1
Identify the parties and describe the relationship
Enter the full legal names and registered addresses of the supplier and the distributor. Confirm whether the appointment is exclusive or non-exclusive before drafting the appointment clause.
💡 Use registered entity names exactly as they appear on incorporation documents — a mismatch between the contract name and the signing entity can make the agreement unenforceable against the right party.
2
Define the territory precisely
Specify territory by country, state or province, named channel (e.g., e-commerce, retail, foodservice), or customer type. If online sales are intended, state explicitly whether they fall inside or outside the territory.
💡 For cross-border agreements, add a clause confirming the distributor will not actively solicit or fulfill orders from outside the territory — passive sales rules differ significantly across the EU, US, and other jurisdictions.
3
List the products and set the pricing structure
Attach a Schedule A listing each product by SKU or product line, and a Schedule B setting out the transfer price per unit. Specify the notice period required to change prices and whether price increases are capped annually.
💡 A 60-day minimum price-change notice period protects distributors who have already quoted customers; 90 days is the norm for consumer goods with seasonal purchase cycles.
4
Set minimum purchase commitments and ramp-up periods
Specify the annual MPC in units or dollar value and the consequence of missing it — conversion to non-exclusive, or termination on notice. Include a Year 1 ramp-up at 50–60% of full MPC to allow market development time.

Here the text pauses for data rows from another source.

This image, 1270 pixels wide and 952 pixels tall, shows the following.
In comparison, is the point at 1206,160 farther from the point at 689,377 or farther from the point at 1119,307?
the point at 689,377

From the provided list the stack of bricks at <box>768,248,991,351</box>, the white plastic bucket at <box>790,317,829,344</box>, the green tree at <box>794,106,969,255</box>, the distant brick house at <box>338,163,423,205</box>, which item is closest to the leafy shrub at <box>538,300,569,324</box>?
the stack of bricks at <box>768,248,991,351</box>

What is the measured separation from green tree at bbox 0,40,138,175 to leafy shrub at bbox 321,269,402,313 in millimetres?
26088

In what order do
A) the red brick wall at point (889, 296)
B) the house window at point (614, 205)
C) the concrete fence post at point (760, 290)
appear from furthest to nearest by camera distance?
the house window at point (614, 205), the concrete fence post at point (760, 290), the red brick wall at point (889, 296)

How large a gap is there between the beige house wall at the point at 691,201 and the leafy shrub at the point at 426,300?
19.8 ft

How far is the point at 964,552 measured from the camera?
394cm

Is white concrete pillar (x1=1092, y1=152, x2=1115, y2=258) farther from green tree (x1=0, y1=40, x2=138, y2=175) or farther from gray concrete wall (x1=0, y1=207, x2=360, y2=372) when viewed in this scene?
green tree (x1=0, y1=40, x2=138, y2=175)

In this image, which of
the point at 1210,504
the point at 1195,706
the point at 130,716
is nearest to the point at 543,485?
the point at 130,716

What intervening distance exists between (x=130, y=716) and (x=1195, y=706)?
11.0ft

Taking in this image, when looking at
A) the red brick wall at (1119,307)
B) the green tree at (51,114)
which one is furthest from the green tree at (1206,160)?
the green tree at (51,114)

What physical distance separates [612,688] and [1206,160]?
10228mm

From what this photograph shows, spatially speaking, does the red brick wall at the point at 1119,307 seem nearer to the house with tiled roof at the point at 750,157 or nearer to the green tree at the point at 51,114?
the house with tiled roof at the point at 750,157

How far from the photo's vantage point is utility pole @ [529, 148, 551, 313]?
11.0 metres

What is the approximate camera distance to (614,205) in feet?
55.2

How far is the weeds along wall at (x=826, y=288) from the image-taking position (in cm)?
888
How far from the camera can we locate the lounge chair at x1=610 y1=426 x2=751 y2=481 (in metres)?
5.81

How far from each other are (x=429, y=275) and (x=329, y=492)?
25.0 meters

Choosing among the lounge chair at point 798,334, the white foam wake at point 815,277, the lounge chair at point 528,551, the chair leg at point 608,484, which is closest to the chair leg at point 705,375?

💡 Tie the MPC directly to the exclusivity grant — if exclusivity is the consideration for the MPC, state this explicitly so courts understand the bargain.
5
Define marketing obligations and co-op support
List the distributor's minimum marketing activities (trade shows, digital spend, sales team size) and the supplier's corresponding support commitments — marketing materials, co-op funds, or product training.
💡 Replace 'best efforts' with 'commercially reasonable efforts' for all marketing obligations — the former sets an unworkably high standard that creates breach risk for normal underperformance.
6
Draft the IP license and brand usage rules
Grant a limited license for trademarks and marketing materials, specify approved uses and required brand guidelines, and state that the license terminates with the agreement.
💡 Attach brand guidelines as a schedule rather than embedding them in the contract body — guidelines change annually and updating them should not require a contract amendment.
7
Set the term, renewal mechanism, and notice windows
Choose an initial term of 1–3 years for new distributor relationships. Set automatic renewal with a 90-day non-renewal notice window — short windows cause missed deadlines and unintended renewals.
💡 Calendar a reminder 120 days before each renewal deadline as soon as the contract is signed — missed notice windows are one of the most common and costly distribution agreement mistakes.
8
Specify termination triggers and post-termination inventory handling
List termination triggers — material breach with a 30-day cure period, insolvency, change of control, and MPC failure. Confirm the post-termination sell-off period (typically 90 days) and whether unsold inventory is refundable.
💡 A supplier buy-back obligation at transfer price for unsold inventory on termination significantly reduces distributor risk and is often the deciding factor in whether a strong distributor accepts the appointment.